Campbell had reaffirmed what the Court termed a “basic principle of federalism” that each state only has the power to punish conduct occurring within its borders, and cannot act as an officious intermeddler against conduct in other, co-equal states. “[E]ach State may make its own reasoned judgment about what conduct is permitted or proscribed within its borders, and each State alone can determine what measure of punishment, if any, to impose on a defendant who acts within its jurisdiction.” Campbell, 538 U.S. at 422. Thus, to permit one state “to operate beyond the jurisdiction of that State” and to award punitive damages against conduct that occurred entirely outside its boundaries would “throw down the constitutional barriers by which all the States are restricted within the orbits of their lawful authority.” Id. at 421 (citation and quotation marks omitted).

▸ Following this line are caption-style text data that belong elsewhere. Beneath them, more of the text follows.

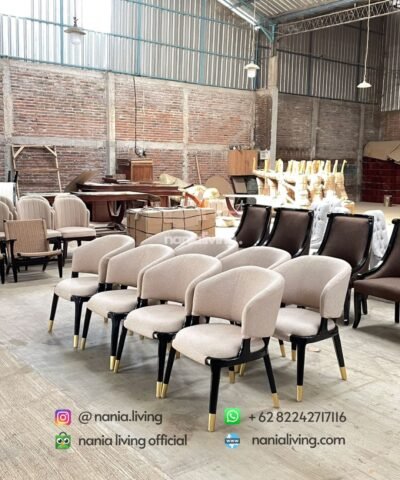 Stella Dining Chair With Gold Ring Legs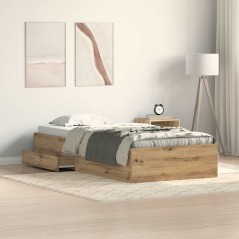 vidaXL Struttura del Letto Rovere Artigianale 100x200 cm Legno Ingegnerizzato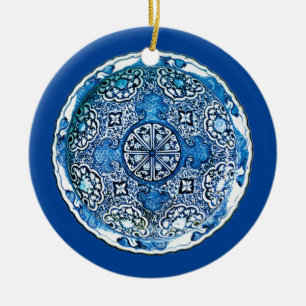 Antique Chinese Porcelain Plate, Cobalt Blue  Ceramic Ornament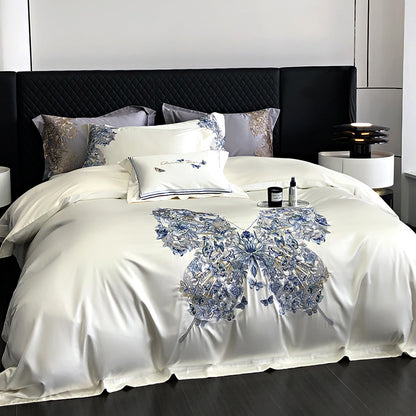 White Egyptian Cotton Butterfly Embroidery Bedding Set | 3CARATS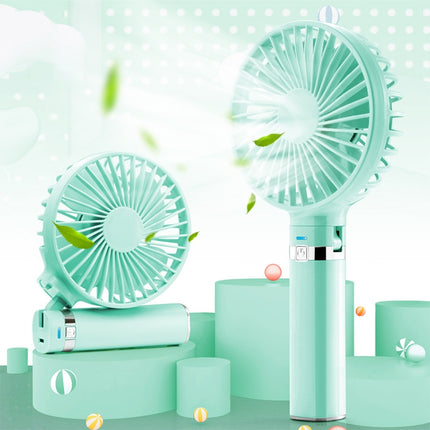S2 Portable Foldable Handheld Electric Fan, with 3 Speed Control & Night Light (Mint Green)-garmade.com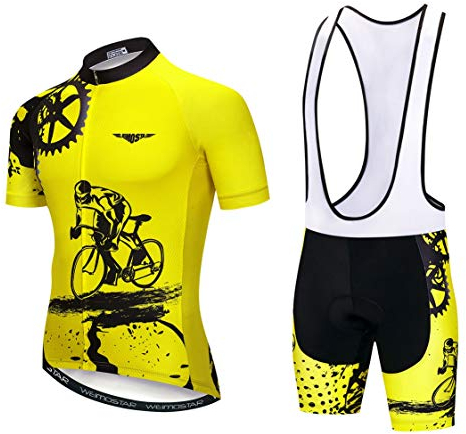 MTB Trikot Sets Herren Radtrikot Kurzarm Radtrikot Anzüge Zip Mountain Road Bekleidung Fahrrad Top Shirts Atmungsaktiv Sommer Pro Team Sport Rennrad Trikot für Herren Größe L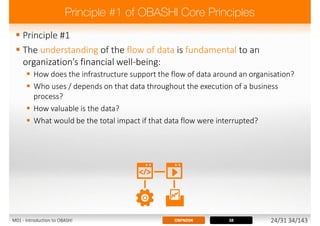  Principle #1
 The understanding of the flow of data is fundamental to an
organization’s financial well-being:
 How does the infrastructure support the flow of data around an organisation?
 Who uses / depends on that data throughout the execution of a business
process?
 How valuable is the data?
 What would be the total impact if that data flow were interrupted?
38OBFND04M01 - Introduction to OBASHI 24/31 34/143
 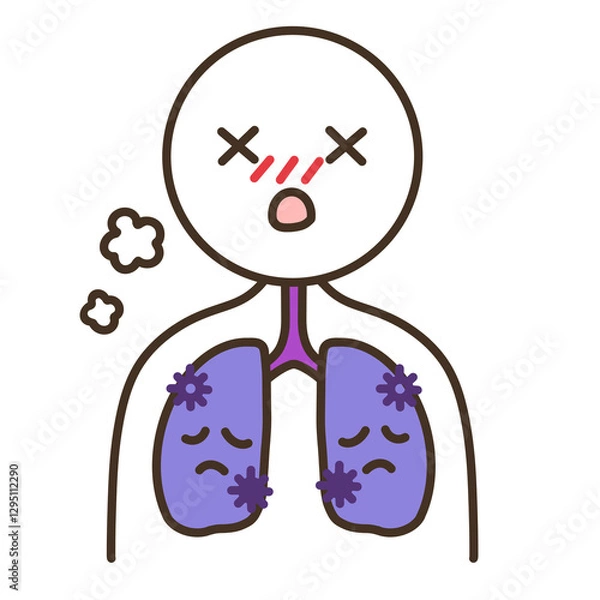 Obraz ウイルスで苦しい肺と人物　キャラクターイラスト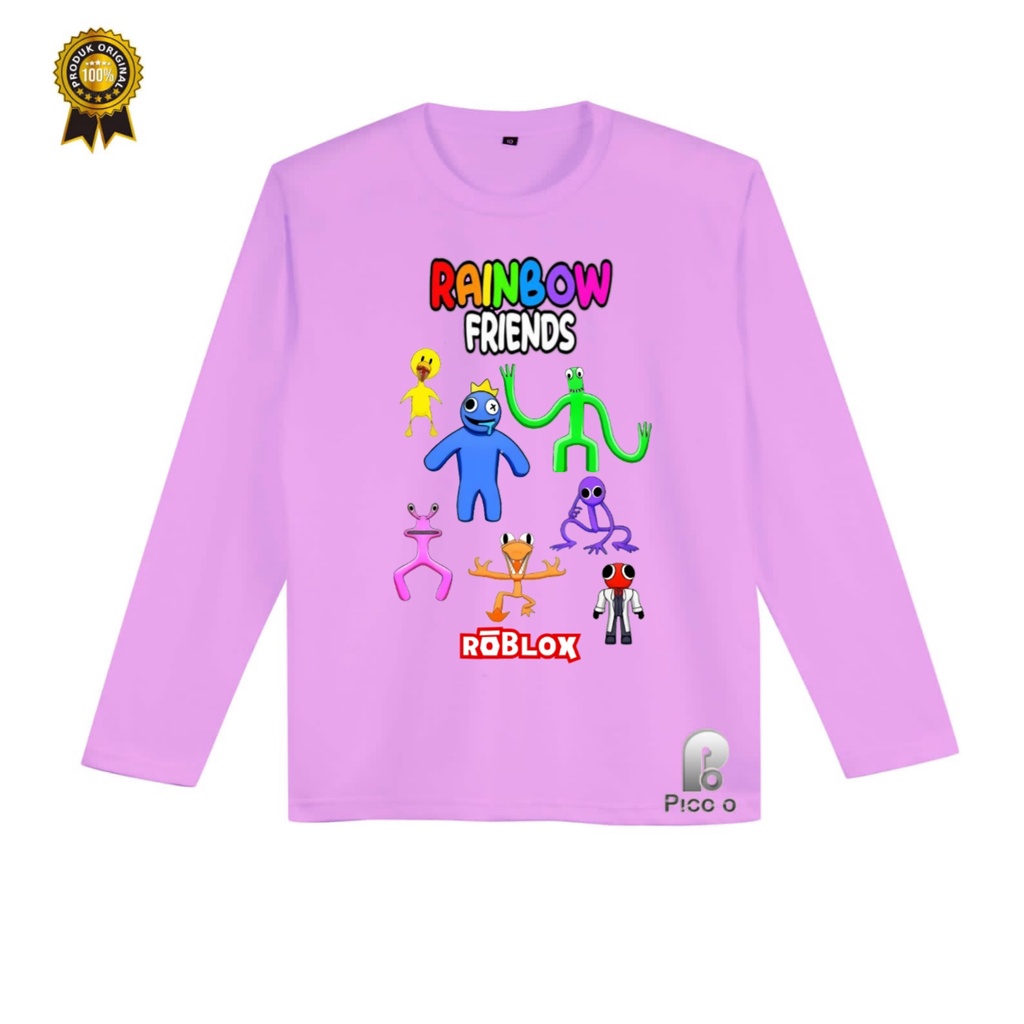 KAOS ANAK LENGAN PANJANG RAINBOW FRIENDS X ROBLOX BAHAN COTTUN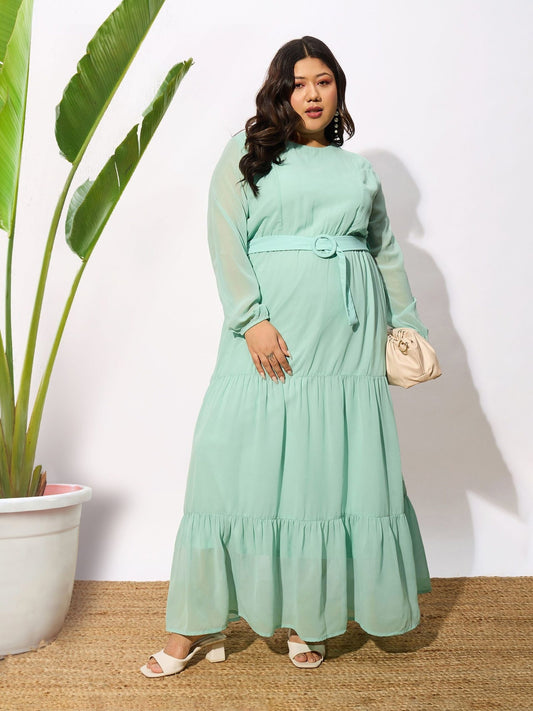 Women Sea Green Tiered Maxi Dress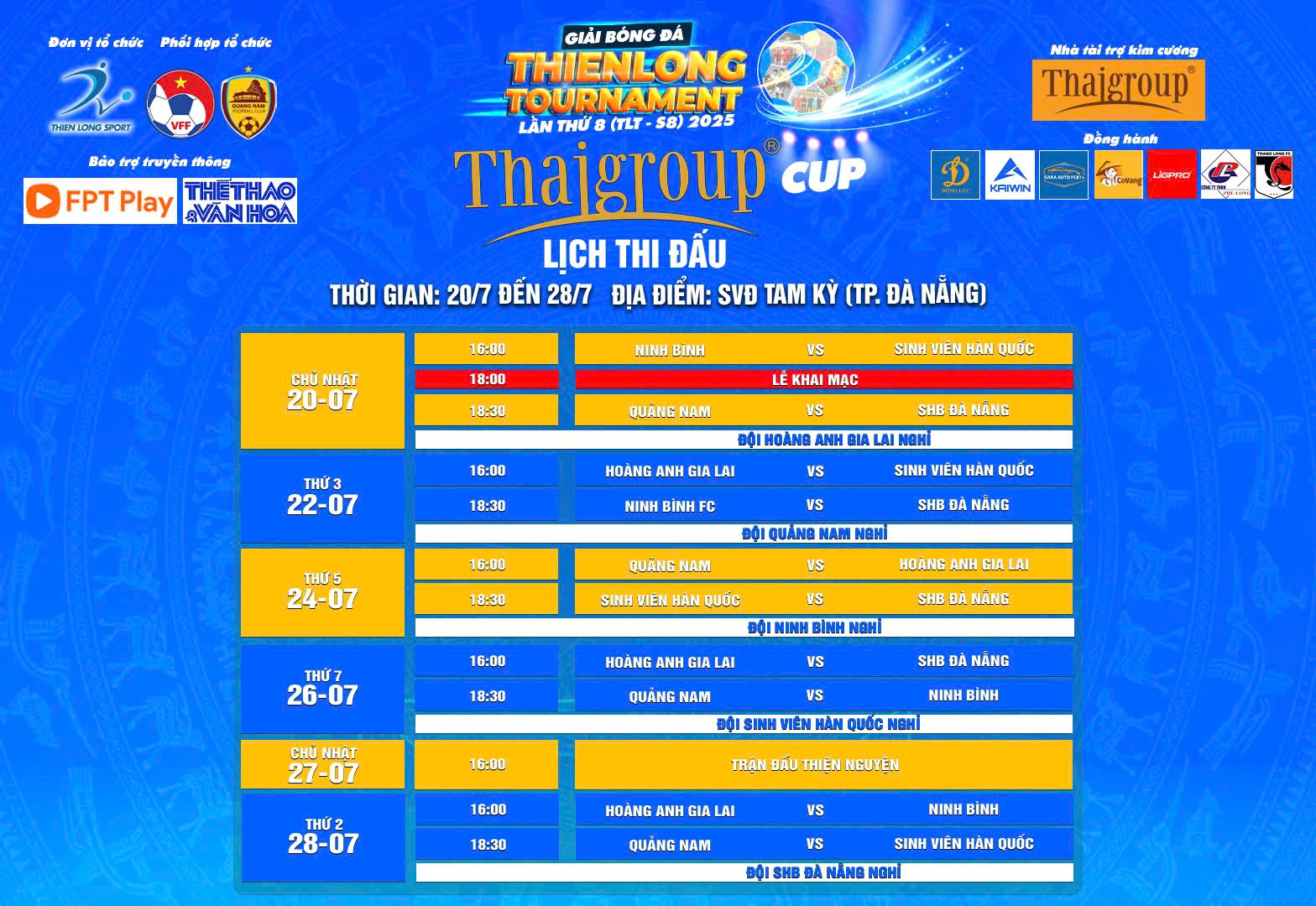 Kết quả bóng đá Thien Long Cup 2025 mới nhất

That was enough for the court in Republic Services. Because there were no disallowances or damages in the five Kentucky claims, “there [wa]s simply no specific proof that any of the alleged wrongdoing occurred in Kentucky.” Without in-state conduct, there was no basis for a court sitting in Kentucky to punish conduct elsewhere. Thus the court granted summary judgment and dismissed the punitive damages claim altogether. 2006 WL 3500875, at *3-4.
That’s of interest to us because of the increased aggregation of pharmaceutical and medical device product liability litigation. Multidistrict litigations and similar agglomerations are created – and plaintiffs nationwide are drawn to these litigation “honeypots.” The hope is that “safety in numbers” will allow plaintiffs to keep weak cases alive, avoid having to much work throughout protracted litigation, and generally use the fact of aggregation to increase settlement value.
Especially after Lexecon Inc. v. Milberg Weiss Bershad Hynes & Lerach, 523 U.S. 26 (1998), prevented plaintiffs in transferred MDL cases from threatening to take cases to trial in the transferee jurisdiction, there’ve been quite a few filings that make no geographic sense. Example: Arizona plaintiff brings suit against New Jersey company in a federal court in Louisiana. Nothing in the facts concerning either the plaintiff or the defendant has anything to do with Louisiana, but because that’s where the multidistrict litigation is situated, that’s where suit is brought.
There’s been very little anyone on the defense side can do as a practical matter to deter this sort of piling on – and to be sure there are good logistical reasons why some defendants positively encourage it in some cases. The significance of the Republic Services case, and of the territorial analysis in Campbell generally, is that there’s at least a potential price to be paid for the luxury of filing in a far-flung jurisdiction simply because other plaintiffs have. That price can be preclusion of claims for punitive damages.